作業指示 —
読解文によると、従来の方法では中継サーバを利用するクライアントが増えるにつれてどのような問題が生じますか。

═══ 読解文

1)UPnP−IGD(Universal Plug and Play−Internet Gateway Device)を利用する方法(例えば、特許文献1、特許文献2参照)。
2)STUN(Simple Traversal of UDP Through NATs)を利用する方法(非特許文献1参照)。
3)TURN(Traversal Using Relay NAT)を利用する方法(非特許文献2参照)。
4)トランザクションやダイアログ状態や変換アドレスの管理を工夫する方法(特許文献3参照)。
【特許文献1】特開2004−254010号公報
【特許文献2】特開2007−43374号公報
【特許文献3】特開2005−198156号公報
【非特許文献1】J. Rosenberg, J. Weinberger, ”STUN-Simple Traversal of User Datagram Protocol (UDP) Through Network Address Translators (NATs)”, RFC3489, IETF, (2003)
【非特許文献2】J. Rosenberg, R. Mahy, and C. Huitema, "Traversal using relay NAT (TURN)", Internet-Draft, IETF, (2005)
【発明の開示】
【発明が解決しようとする課題】
【0005】
しかしながら、従来の方法には、例えば、次の4つの問題がある。
1)外部に、グローバルなIPアドレスを取得するための中継サーバを必要とする。
2)SIP、RTP、RTCP用にそれぞれIPアドレスを取得する必要がある。
3)IPアドレス取得のためのプロトコルシーケンスを端末側プログラムで実装する必要がある。
4)中継サーバを利用するクライアントが増えるほど、その中継サーバの負荷が高くなり、メディアストリームデータ(RTP/RTCP)の遅延や損失の恐れがある。
【0006】
そこで、本発明では、前記した問題を解決し、内線側ネットワーク端末と、ネットワークの接続インタフェースがUNIである外線側ネットワー端末との通信において、外線側にグローバルなIPアドレスを取得するための中継サーバを用いることなく、SIPの呼制御で用いられるアドレスのNAT変換とメディアストリームデータで用いられるアドレスのNAT変換とを行うことができる技術を提供することを目的とする。

══════
═══ データ

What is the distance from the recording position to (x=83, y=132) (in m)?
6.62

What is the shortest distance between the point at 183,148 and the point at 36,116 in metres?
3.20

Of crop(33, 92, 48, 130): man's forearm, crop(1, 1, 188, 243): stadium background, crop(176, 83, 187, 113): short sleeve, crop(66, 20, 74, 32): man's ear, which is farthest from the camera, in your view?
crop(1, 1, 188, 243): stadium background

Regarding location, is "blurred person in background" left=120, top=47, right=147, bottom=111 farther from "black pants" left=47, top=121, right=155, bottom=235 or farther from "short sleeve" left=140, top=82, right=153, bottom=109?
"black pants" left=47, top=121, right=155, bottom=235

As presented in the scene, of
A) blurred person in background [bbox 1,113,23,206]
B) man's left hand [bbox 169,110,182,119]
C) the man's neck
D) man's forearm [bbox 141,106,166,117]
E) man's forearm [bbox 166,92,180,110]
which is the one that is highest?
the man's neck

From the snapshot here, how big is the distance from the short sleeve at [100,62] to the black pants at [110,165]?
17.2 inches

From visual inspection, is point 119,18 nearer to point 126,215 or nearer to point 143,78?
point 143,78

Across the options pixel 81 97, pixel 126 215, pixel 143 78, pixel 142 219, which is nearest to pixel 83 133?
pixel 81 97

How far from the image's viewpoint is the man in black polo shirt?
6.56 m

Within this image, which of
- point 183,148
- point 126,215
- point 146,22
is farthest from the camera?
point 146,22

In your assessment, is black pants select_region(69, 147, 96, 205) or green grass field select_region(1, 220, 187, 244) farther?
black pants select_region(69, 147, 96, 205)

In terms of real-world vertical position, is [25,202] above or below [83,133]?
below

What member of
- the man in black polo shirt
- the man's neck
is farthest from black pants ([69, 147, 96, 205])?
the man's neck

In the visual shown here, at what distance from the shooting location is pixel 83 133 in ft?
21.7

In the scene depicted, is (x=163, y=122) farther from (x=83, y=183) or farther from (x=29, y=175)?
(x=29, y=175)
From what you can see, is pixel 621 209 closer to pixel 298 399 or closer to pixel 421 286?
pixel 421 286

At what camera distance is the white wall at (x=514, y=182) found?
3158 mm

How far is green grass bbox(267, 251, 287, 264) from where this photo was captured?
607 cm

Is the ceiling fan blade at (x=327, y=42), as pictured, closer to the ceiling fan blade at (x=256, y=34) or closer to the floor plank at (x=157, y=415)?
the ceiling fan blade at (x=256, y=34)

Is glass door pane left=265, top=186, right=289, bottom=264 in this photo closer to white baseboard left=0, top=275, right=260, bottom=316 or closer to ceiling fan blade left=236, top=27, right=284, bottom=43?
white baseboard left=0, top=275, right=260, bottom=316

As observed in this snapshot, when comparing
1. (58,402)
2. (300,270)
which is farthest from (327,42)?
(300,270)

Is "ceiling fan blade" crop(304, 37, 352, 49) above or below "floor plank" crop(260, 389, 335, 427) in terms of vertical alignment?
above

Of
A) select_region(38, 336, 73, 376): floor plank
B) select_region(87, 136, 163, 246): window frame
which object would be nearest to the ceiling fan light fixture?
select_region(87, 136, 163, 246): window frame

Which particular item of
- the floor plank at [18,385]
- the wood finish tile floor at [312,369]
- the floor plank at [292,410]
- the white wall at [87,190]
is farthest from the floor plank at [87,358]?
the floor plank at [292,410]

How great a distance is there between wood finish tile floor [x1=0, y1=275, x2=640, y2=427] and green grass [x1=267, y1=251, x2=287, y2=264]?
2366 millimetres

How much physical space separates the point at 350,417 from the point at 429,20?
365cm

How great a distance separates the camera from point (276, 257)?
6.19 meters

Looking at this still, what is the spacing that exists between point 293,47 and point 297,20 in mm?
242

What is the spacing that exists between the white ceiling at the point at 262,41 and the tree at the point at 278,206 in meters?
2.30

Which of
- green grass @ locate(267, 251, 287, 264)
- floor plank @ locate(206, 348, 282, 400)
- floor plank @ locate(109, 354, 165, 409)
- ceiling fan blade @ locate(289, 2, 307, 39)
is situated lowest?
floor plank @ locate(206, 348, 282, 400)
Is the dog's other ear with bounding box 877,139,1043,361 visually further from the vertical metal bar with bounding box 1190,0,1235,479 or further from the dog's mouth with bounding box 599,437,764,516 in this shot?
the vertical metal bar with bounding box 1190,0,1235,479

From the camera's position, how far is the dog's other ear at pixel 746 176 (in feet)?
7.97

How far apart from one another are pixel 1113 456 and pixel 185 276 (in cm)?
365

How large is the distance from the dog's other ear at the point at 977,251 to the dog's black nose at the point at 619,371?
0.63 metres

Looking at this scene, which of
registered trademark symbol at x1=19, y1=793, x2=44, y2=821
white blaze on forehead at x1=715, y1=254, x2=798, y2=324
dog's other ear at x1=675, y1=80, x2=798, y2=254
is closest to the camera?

══════

解答 —
中継サーバの負荷が高くなり、メディアストリームデータ(RTP/RTCP)の遅延や損失の恐れがあります。